• [Instructions for the task]: Keep to the lines from the one with "United States, site archbold_FL-25." through the end of the data, and write them out exactly.
--- Records ---
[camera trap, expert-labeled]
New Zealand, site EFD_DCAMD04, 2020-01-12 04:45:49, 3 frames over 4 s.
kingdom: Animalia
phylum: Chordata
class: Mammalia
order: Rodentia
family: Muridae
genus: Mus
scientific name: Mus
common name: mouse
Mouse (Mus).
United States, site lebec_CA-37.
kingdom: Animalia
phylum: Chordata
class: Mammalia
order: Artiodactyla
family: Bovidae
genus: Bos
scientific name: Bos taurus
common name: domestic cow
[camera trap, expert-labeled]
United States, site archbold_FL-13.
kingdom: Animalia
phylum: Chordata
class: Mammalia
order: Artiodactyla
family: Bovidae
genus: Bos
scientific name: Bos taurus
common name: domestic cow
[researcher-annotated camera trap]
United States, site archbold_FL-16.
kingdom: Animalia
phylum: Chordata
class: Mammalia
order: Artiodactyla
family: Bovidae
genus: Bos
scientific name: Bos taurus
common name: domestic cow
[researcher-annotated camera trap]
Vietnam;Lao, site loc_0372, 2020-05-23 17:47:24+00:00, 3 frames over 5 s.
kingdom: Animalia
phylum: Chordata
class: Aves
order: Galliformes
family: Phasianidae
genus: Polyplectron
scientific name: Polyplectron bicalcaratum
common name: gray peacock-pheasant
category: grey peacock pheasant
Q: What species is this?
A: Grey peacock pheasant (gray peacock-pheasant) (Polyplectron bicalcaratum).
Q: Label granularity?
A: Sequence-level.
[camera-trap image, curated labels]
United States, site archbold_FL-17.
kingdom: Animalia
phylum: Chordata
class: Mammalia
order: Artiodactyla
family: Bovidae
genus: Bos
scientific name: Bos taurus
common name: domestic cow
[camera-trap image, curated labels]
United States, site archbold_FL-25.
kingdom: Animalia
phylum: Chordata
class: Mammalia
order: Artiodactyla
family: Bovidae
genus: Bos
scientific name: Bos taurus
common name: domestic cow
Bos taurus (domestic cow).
---
• [Answer to this exercise]:
United States, site archbold_FL-25.
kingdom: Animalia
phylum: Chordata
class: Mammalia
order: Artiodactyla
family: Bovidae
genus: Bos
scientific name: Bos taurus
common name: domestic cow
Bos taurus (domestic cow).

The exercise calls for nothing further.